Posts Tagged ‘longitude’

AmericanMeridian01

The American Meridian Memorial

As I was riding around the campus of George Washington University on this lunchtime bike ride, I happened upon a marker that I hadn’t seen before. As I would come to find out, it is The American Meridian Memorial.  Located on a small bluff near the corner of 24th and H Streets (MAP) in northwest D.C.’s Foggy Bottom Neighborhood, it was once considered by some to be the center of the world, establishing a geographical line that separated the Eastern and Western hemispheres. 

Prior to 1850, different countries measured longitude from different meridians. Because there was no agreement for a prime meridian, the way there is with latitude and the Equator, prime meridians and associated maps were identified in Greenwich, Paris, Rome, and various other European centers.

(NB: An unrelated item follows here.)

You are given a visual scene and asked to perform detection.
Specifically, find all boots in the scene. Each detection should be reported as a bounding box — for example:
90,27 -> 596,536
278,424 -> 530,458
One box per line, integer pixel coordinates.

American navigators tended to use either the French meridian at Paris or the British meridian at Greenwich.

Beginning in 1850, the United States established and began to measure distance from the American Meridian. The Federal government officially used this line, which ran along 24th Street, to measure distances on land, survey the West, coordinate the nation’s clocks, and record the start of new days.

However, few navigators at that time adopted the American Meridian, as they owned charts that gave distances relative to Paris or London, rather than 24th Street in D.C.  In fact, the United States continued to utilize the Greenwich Meridian for longitude at sea. But land surveyors welcomed the ability to measure from the new American Meridian rather that a line that lay across a broad ocean.  So as teams of American surveyors and mapmakers ventured steadily westward, those square boundaries of the Western states were all measured in appealing round numbers from the American Meridian.

Oregon would be the first to use the American Meridian in 1859 when it became a state. The southeastern border of the new state would be exactly 42 degrees West of the American Meridian. Colorado Territory in 1861 would be next to use the Meridian, establishing it’s eastern (27°W, Am) and western (34°W, Am) borders with the newly established meridian. The eastern border of Wyoming is exactly 27 degrees west of 24th Street, Arizona is 32 degrees west, and the Utah-Nevada border is 36 degrees west

The United States, via an act of Congress, officially abandoned the American Meridian in 1912, when it accepted the meridian at Greenwich as the international standard. Thus, the American Meridian was relegated to history. Today, the meridian marker is one of three reminders in D.C. of the evolution of cartography in this country. Meridian Hill Park was named for a stone obelisk that was erected there along the original prime meridian in 1804.  The stone marker there is long gone, but the park named after it remains.  And the third remnant of the pre-Greenwich Meridian age is The Zero Milestone, which is located on The Ellipse directly south of The White House.  With the advancement of technology, one day the Greenwich Meridian may be a thing of the past as well.